中国・深センと中山:RoHS規制で輸出減少 ― 2006年9月
2006年、中国・広東省の深セン市や中山市では、EU向けの電子製品輸出が大幅に落ち込んだ。背景には、同年7月に施行されたEUのRoHS指令がある。これは電気・電子機器に含まれる鉛やカドミウムなど6種の有害物質を原則使用禁止とする規制で、環境と健康への影響を抑えるための国際的な取り組みだった。
当時、中国の製造業は急成長の最中にあり、特に広東省は「世界の工場」として知られていた。しかし、安価な大量生産を前提とした体制では、RoHSへの即時対応は困難だった。EU側の検査基準の不明瞭さや、中国国内の試験分析体制の未整備により、多くの企業が輸出を控えた。その結果、深センでは前年同月比で8.5%減、中山では7.7%減となった。

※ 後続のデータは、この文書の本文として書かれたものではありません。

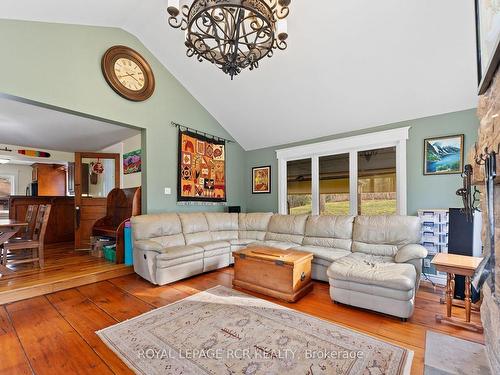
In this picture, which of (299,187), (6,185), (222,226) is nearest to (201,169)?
(222,226)

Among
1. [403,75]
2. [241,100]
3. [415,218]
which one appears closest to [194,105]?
[241,100]

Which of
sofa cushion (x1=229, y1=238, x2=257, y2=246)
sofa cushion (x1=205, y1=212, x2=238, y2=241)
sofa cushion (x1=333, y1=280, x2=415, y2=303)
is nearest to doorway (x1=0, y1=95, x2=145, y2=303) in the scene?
sofa cushion (x1=205, y1=212, x2=238, y2=241)

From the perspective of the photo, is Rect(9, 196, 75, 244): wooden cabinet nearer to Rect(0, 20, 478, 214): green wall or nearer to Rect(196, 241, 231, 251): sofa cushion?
Rect(0, 20, 478, 214): green wall

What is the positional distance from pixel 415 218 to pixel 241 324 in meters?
2.59

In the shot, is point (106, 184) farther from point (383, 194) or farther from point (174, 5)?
point (383, 194)

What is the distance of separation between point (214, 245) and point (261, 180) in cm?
207

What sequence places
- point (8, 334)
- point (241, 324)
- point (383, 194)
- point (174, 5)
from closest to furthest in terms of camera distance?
point (174, 5) → point (8, 334) → point (241, 324) → point (383, 194)

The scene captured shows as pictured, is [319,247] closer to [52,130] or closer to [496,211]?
[496,211]

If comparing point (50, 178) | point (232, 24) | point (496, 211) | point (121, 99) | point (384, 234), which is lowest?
point (384, 234)

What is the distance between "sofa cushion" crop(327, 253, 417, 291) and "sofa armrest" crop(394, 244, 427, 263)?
0.16 m

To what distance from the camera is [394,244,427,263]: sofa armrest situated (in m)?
2.62

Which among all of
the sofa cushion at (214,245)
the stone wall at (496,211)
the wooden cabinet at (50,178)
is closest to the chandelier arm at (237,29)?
the stone wall at (496,211)

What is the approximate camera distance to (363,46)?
286 centimetres

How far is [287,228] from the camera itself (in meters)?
4.11
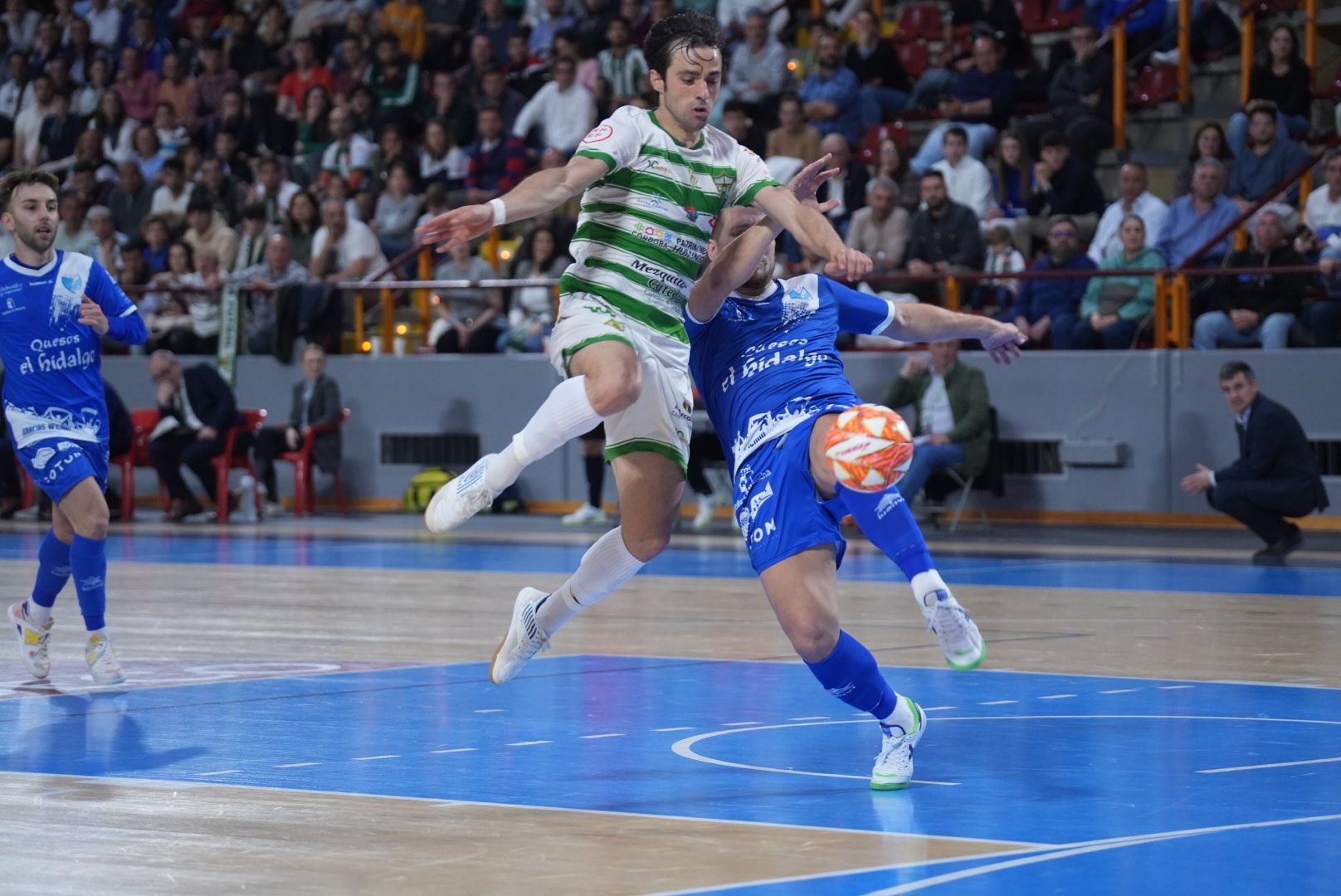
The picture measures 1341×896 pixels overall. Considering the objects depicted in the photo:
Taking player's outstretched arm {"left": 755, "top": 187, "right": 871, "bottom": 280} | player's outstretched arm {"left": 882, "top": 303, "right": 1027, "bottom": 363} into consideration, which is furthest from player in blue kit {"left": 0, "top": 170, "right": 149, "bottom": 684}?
player's outstretched arm {"left": 882, "top": 303, "right": 1027, "bottom": 363}

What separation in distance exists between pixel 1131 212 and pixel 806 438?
11415 millimetres

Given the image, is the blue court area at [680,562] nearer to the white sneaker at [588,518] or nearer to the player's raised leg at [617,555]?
the white sneaker at [588,518]

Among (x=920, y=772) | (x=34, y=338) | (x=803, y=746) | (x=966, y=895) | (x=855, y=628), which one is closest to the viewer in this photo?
(x=966, y=895)

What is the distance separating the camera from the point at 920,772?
626cm

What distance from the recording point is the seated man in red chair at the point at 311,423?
19719 millimetres

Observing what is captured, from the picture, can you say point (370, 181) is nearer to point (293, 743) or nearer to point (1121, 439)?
point (1121, 439)

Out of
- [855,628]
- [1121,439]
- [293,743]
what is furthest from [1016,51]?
[293,743]

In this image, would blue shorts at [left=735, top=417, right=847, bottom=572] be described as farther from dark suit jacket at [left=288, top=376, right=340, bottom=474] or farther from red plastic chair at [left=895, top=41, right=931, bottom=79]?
red plastic chair at [left=895, top=41, right=931, bottom=79]

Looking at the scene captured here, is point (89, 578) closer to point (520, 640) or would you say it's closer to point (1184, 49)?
point (520, 640)

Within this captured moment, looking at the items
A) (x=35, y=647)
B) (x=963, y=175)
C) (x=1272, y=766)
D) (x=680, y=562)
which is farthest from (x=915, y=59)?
(x=1272, y=766)

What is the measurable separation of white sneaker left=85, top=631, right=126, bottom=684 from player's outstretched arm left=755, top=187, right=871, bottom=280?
12.0ft

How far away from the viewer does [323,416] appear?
19.8m

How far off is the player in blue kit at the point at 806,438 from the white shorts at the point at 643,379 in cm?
12

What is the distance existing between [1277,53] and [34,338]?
41.3ft
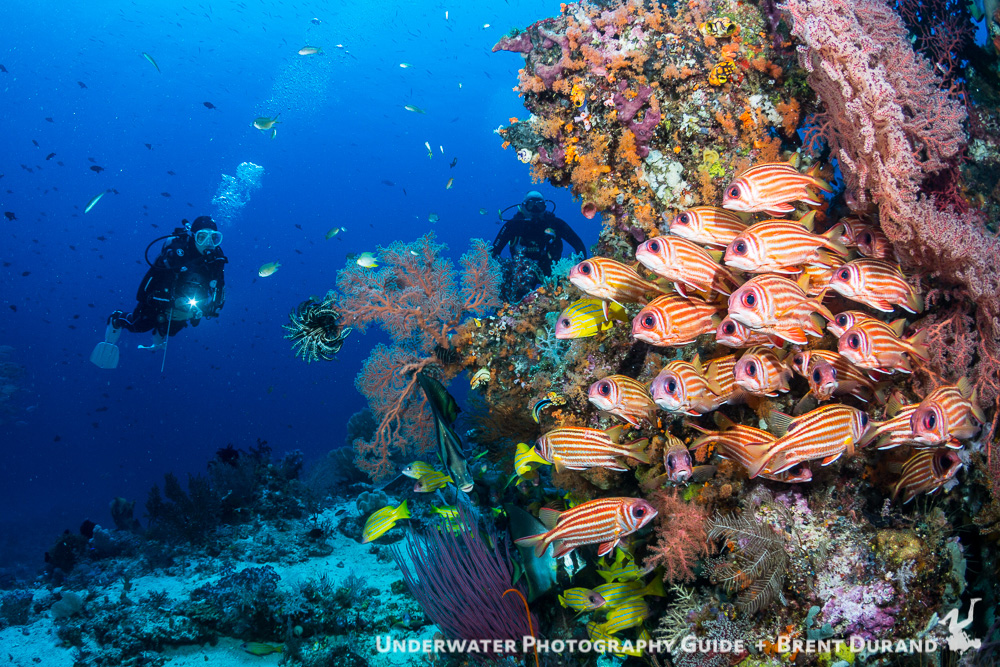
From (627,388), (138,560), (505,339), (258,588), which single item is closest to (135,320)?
(138,560)

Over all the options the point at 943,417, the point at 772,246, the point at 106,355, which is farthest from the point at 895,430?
the point at 106,355

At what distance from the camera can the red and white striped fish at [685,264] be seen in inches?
96.6

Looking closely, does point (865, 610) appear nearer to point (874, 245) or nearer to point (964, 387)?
point (964, 387)

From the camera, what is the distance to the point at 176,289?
31.0 feet

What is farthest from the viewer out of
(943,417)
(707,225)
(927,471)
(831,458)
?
(707,225)

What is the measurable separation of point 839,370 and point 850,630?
4.86 feet

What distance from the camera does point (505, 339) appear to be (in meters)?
5.38

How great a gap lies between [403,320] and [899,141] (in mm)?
4753

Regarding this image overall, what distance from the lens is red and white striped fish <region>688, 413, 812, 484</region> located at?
2.46 m

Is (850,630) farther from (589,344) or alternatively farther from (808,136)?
(808,136)

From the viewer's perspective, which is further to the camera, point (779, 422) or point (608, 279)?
point (608, 279)

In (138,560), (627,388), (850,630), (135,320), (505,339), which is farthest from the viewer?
(135,320)

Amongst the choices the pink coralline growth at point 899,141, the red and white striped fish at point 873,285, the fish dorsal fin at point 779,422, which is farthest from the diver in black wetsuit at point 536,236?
the fish dorsal fin at point 779,422

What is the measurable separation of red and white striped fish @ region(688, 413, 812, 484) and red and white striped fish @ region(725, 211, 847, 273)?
3.07 ft
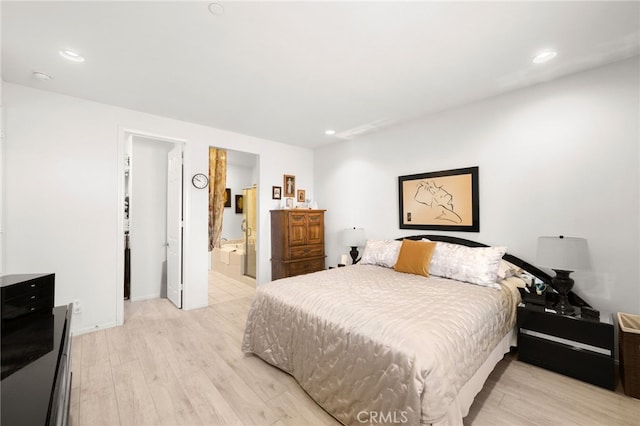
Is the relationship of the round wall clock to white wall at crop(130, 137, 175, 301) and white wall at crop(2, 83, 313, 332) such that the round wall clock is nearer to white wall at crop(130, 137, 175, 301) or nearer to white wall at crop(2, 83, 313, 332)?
white wall at crop(2, 83, 313, 332)

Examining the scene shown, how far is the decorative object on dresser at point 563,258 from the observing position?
2102 mm

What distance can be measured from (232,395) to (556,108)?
3.81 m

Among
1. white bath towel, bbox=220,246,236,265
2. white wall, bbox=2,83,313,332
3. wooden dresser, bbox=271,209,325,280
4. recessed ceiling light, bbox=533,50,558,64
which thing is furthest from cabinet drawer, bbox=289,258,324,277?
recessed ceiling light, bbox=533,50,558,64

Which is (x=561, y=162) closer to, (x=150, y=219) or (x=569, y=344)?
A: (x=569, y=344)

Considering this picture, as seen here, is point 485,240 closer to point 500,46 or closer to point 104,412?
point 500,46

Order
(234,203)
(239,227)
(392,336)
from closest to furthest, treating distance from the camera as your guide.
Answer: (392,336), (234,203), (239,227)

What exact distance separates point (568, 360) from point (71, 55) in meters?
4.69

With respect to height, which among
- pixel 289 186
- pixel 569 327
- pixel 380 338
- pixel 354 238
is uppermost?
pixel 289 186

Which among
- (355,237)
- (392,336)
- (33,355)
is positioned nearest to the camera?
(33,355)

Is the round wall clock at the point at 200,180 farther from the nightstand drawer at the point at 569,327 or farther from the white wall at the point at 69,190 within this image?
the nightstand drawer at the point at 569,327

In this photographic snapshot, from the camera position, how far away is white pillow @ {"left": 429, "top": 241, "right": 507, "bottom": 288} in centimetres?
244

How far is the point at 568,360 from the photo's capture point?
2.08 metres

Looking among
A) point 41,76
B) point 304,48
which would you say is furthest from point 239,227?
point 304,48

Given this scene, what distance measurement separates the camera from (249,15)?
5.62ft
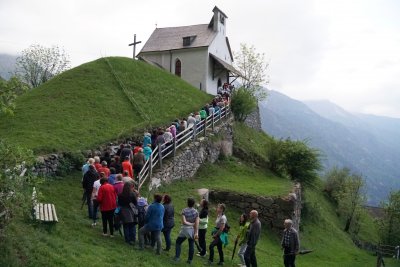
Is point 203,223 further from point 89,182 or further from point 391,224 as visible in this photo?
point 391,224

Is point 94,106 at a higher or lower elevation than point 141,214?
higher

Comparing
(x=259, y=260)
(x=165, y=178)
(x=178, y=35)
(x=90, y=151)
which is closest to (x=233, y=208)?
(x=165, y=178)

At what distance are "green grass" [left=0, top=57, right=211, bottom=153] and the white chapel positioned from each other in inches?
266

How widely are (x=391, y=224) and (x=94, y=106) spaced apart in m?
31.8

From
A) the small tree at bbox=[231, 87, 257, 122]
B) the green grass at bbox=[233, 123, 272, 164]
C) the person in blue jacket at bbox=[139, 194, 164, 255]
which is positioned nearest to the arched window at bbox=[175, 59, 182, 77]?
the small tree at bbox=[231, 87, 257, 122]

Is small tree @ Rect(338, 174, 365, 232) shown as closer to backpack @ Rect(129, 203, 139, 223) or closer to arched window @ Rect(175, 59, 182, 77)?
arched window @ Rect(175, 59, 182, 77)

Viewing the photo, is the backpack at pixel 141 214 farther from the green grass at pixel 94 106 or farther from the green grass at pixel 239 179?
the green grass at pixel 239 179

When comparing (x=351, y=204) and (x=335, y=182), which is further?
(x=335, y=182)

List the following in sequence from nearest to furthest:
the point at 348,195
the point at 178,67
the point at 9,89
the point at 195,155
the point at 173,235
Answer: the point at 9,89, the point at 173,235, the point at 195,155, the point at 348,195, the point at 178,67

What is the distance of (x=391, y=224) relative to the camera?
4378 centimetres

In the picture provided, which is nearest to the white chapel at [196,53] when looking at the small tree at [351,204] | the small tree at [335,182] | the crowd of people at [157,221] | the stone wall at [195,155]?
the stone wall at [195,155]

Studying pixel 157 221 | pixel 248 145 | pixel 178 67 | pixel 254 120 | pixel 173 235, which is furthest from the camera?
pixel 254 120

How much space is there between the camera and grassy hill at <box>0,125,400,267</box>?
10.6 meters

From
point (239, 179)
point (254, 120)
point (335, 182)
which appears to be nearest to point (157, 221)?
point (239, 179)
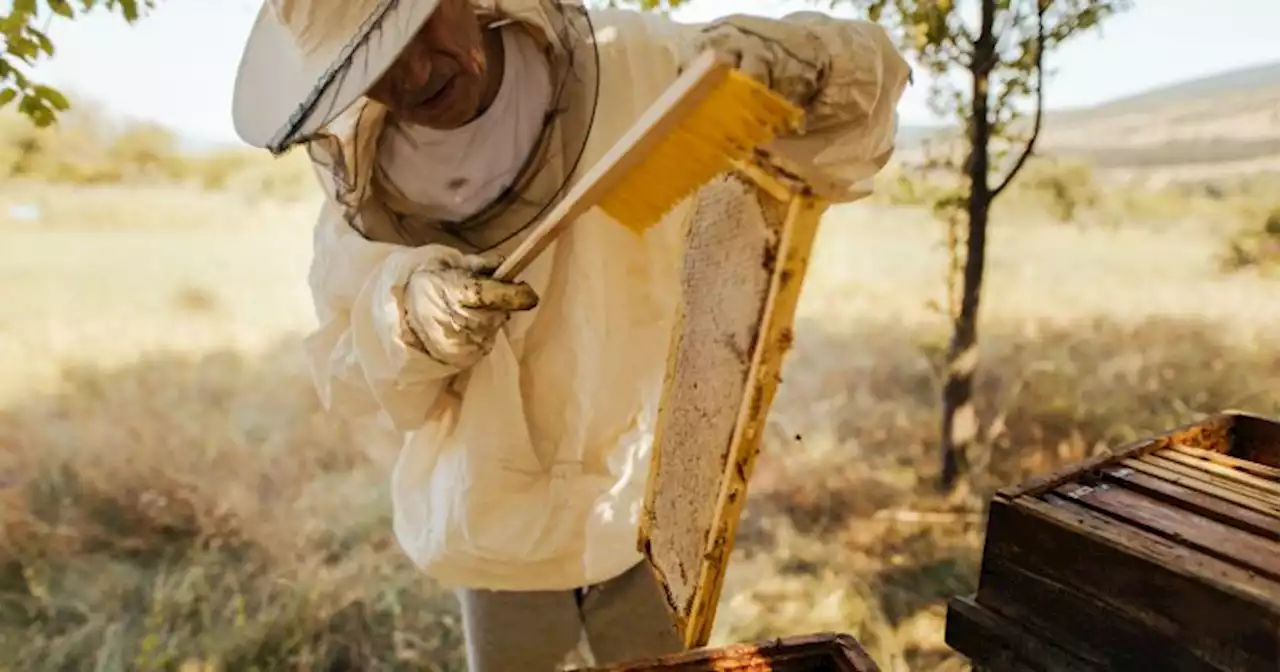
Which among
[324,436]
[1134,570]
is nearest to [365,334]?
[1134,570]

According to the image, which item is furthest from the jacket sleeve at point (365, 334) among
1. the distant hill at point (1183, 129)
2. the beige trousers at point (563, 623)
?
the distant hill at point (1183, 129)

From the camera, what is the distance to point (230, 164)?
2.20 metres

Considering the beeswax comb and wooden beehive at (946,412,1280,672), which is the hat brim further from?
wooden beehive at (946,412,1280,672)

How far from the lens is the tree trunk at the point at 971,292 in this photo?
1.87m

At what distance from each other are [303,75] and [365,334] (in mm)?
325

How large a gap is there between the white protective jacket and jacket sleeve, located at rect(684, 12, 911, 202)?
0.8 inches

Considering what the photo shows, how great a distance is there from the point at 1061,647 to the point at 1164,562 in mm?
154

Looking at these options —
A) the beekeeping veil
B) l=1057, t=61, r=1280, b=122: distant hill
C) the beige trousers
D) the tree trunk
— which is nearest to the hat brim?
the beekeeping veil

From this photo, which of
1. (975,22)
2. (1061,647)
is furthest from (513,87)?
(975,22)

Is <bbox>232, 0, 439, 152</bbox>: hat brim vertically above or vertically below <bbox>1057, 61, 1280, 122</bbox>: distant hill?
below

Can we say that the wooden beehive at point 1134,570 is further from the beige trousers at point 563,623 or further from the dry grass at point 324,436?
the dry grass at point 324,436

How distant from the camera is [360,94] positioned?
2.74 ft

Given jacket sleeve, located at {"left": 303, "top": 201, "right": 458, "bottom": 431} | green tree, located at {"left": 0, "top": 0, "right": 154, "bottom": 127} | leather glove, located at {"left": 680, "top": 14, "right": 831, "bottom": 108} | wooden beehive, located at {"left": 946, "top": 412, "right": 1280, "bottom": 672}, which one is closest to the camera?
wooden beehive, located at {"left": 946, "top": 412, "right": 1280, "bottom": 672}

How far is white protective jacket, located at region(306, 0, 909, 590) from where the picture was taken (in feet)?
3.72
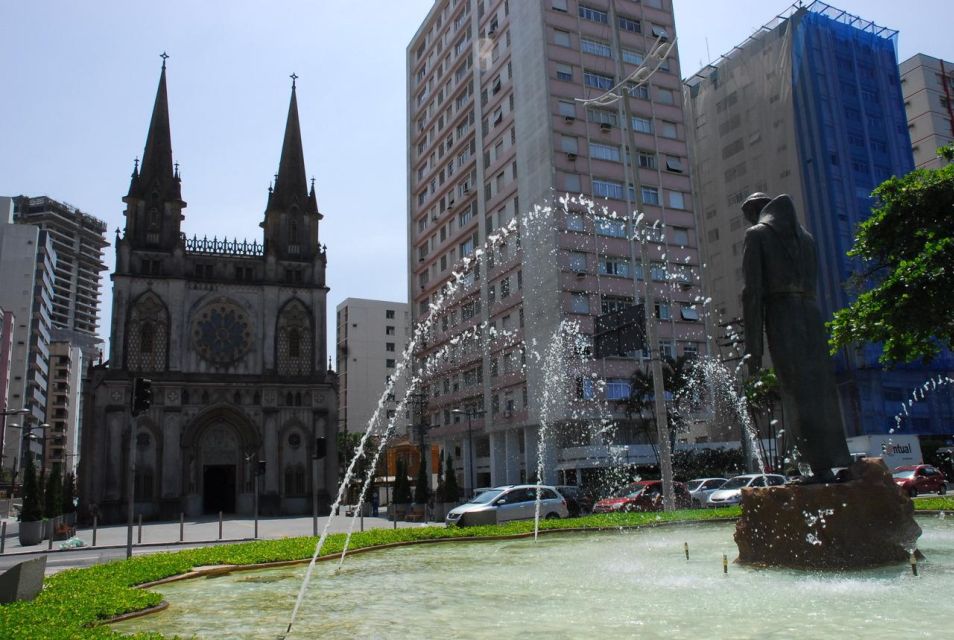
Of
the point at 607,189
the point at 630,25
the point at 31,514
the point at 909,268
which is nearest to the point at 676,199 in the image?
the point at 607,189

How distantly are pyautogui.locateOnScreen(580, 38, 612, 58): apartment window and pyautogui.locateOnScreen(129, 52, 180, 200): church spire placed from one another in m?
30.7

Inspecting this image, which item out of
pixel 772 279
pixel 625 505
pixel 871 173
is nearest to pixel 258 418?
pixel 625 505

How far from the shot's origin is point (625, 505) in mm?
26281

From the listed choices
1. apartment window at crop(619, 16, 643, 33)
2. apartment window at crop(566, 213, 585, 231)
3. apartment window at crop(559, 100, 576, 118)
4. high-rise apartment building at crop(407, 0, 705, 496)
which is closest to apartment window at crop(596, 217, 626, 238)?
high-rise apartment building at crop(407, 0, 705, 496)

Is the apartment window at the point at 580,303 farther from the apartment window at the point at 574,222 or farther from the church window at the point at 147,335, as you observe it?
the church window at the point at 147,335

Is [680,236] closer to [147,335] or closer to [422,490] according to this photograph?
[422,490]

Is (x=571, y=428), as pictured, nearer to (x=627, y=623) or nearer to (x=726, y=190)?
(x=726, y=190)

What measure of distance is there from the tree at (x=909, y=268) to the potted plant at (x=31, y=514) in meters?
27.5

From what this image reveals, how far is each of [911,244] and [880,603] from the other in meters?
14.8

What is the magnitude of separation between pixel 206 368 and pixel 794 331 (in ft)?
150

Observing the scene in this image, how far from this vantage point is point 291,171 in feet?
183

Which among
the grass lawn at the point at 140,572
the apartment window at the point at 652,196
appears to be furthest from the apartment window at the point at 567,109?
the grass lawn at the point at 140,572

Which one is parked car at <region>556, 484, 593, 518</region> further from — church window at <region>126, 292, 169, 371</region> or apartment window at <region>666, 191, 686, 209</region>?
apartment window at <region>666, 191, 686, 209</region>

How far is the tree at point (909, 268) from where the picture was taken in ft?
55.9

この事態は、単なる通商問題にとどまらず、中国製造業にとって「環境品質の時代」の到来を告げるものであった。翌年には「中国版RoHS」も施行され、国内でもサプライチェーンの環境対応や品質保証体制の整備が本格化していく。2006年のこの一連の混乱は、グローバル基準への適応と製造業の構造転換を迫る象徴的な出来事だった。